MATERIAL PROVIDED: Begin
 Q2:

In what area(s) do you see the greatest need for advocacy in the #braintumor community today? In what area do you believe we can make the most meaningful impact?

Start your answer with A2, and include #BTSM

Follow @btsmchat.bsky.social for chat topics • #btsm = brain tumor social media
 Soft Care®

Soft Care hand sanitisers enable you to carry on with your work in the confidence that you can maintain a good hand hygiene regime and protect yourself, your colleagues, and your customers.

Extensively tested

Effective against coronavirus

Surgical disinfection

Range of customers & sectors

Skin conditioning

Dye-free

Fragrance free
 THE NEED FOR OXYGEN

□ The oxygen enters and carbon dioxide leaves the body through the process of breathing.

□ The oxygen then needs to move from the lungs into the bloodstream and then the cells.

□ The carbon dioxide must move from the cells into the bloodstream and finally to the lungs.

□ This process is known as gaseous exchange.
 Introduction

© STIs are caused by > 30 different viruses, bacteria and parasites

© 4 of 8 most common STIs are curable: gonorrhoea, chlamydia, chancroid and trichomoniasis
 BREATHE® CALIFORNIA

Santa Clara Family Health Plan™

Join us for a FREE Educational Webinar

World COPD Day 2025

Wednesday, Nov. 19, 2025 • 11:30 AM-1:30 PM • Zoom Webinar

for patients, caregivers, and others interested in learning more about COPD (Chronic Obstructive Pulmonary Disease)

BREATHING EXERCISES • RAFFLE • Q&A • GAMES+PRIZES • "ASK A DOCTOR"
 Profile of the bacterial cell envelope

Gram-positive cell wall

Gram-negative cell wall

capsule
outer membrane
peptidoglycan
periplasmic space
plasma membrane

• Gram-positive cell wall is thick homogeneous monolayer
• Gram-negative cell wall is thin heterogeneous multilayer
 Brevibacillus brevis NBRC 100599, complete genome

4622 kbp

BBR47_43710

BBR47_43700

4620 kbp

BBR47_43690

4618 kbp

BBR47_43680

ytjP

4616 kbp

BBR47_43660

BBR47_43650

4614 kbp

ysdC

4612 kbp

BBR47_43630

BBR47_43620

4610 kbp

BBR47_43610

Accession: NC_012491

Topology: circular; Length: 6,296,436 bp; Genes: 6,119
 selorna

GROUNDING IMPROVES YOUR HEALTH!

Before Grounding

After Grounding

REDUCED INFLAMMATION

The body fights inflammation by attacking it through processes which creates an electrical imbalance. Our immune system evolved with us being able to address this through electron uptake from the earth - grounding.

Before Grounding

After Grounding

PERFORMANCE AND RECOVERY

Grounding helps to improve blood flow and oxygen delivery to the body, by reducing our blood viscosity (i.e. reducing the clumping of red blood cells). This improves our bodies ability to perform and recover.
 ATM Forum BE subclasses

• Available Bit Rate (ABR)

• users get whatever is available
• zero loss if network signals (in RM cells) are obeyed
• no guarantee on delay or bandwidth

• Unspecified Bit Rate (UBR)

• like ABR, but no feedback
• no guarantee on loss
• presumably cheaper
MATERIAL PROVIDED: End
## [PROBLEM]
Output the listing above word for word, from the opening line through the line that contains "plasma membrane", and leave out everything after it.

## [TASK RESULT]
 Q2:

In what area(s) do you see the greatest need for advocacy in the #braintumor community today? In what area do you believe we can make the most meaningful impact?

Start your answer with A2, and include #BTSM

Follow @btsmchat.bsky.social for chat topics • #btsm = brain tumor social media
 Soft Care®

Soft Care hand sanitisers enable you to carry on with your work in the confidence that you can maintain a good hand hygiene regime and protect yourself, your colleagues, and your customers.

Extensively tested

Effective against coronavirus

Surgical disinfection

Range of customers & sectors

Skin conditioning

Dye-free

Fragrance free
 THE NEED FOR OXYGEN

□ The oxygen enters and carbon dioxide leaves the body through the process of breathing.

□ The oxygen then needs to move from the lungs into the bloodstream and then the cells.

□ The carbon dioxide must move from the cells into the bloodstream and finally to the lungs.

□ This process is known as gaseous exchange.
 Introduction

© STIs are caused by > 30 different viruses, bacteria and parasites

© 4 of 8 most common STIs are curable: gonorrhoea, chlamydia, chancroid and trichomoniasis
 BREATHE® CALIFORNIA

Santa Clara Family Health Plan™

Join us for a FREE Educational Webinar

World COPD Day 2025

Wednesday, Nov. 19, 2025 • 11:30 AM-1:30 PM • Zoom Webinar

for patients, caregivers, and others interested in learning more about COPD (Chronic Obstructive Pulmonary Disease)

BREATHING EXERCISES • RAFFLE • Q&A • GAMES+PRIZES • "ASK A DOCTOR"
 Profile of the bacterial cell envelope

Gram-positive cell wall

Gram-negative cell wall

capsule
outer membrane
peptidoglycan
periplasmic space
plasma membrane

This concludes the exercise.